Selected extract: Begin
For companies mulling write-offs, economic turmoil is a terrible thing to waste.
S.L. Mintz, CFO Magazine
January 1, 2009

When boards of directors convene to review a dismal 2008, many will vote to leave shareholders with even less. They may have little choice. At dozens of public companies, market values now languish below book values, a situation that makes write-offs likely. While many CFOs may balk at such a move, regulators and stakeholders are increasingly demanding that balance sheets get a makeover. As a result, finance departments are wielding scalpels, knives, and even the occasional ax. Their specific focus: goodwill.

That was the case at Mohawk Industries, the country's second largest rug and carpet maker. "The stock-price decline below book value really drove us toward an early assessment of goodwill," says CFO Frank Boykin. Despite some misgivings about whether a stock-price drop was a sufficient cause for goodwill impairment, Boykin launched an expensive and onerous review process that involved more than two dozen managers from across the company, not to mention some high-priced external advisers.
Selected extract: End
Data below: Begin
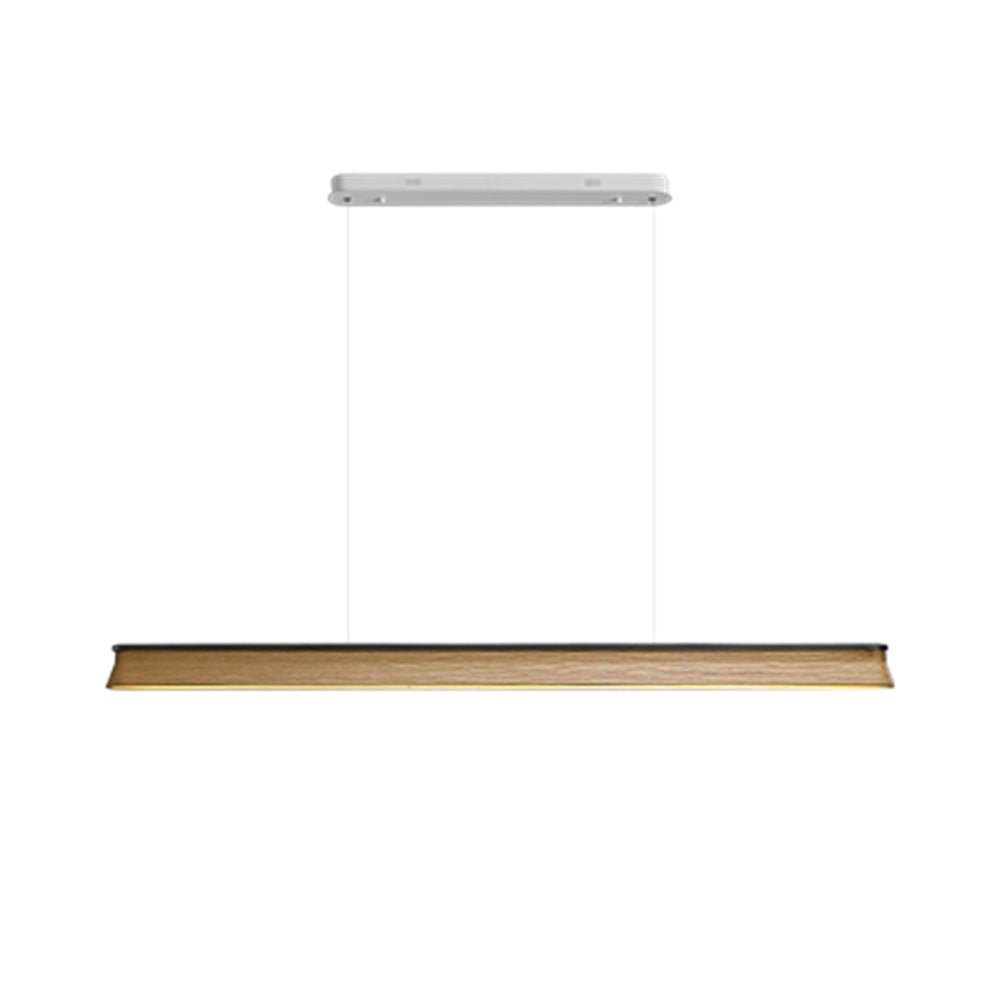Danqiu Linear Wood LED Chandelier - product view 16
Data below: End
Tasks to complete:
A: In the article on corporate write-offs, why did Mohawk Industries undertake an early assessment of goodwill? Respond in one to three sentences.
B: Reproduce the passage of the article on corporate write-offs starting at "That was the" and ending at "high-priced external advisers.".
The lines that accompany the text are not required for this work.

Answers to the exercises:
A: According to CFO Frank Boykin, the decline of the company's stock price below its book value drove Mohawk Industries toward an early assessment of goodwill. He launched the review despite some misgivings about whether a stock-price drop was a sufficient cause for goodwill impairment.

B:
That was the case at Mohawk Industries, the country's second largest rug and carpet maker. "The stock-price decline below book value really drove us toward an early assessment of goodwill," says CFO Frank Boykin. Despite some misgivings about whether a stock-price drop was a sufficient cause for goodwill impairment, Boykin launched an expensive and onerous review process that involved more than two dozen managers from across the company, not to mention some high-priced external advisers.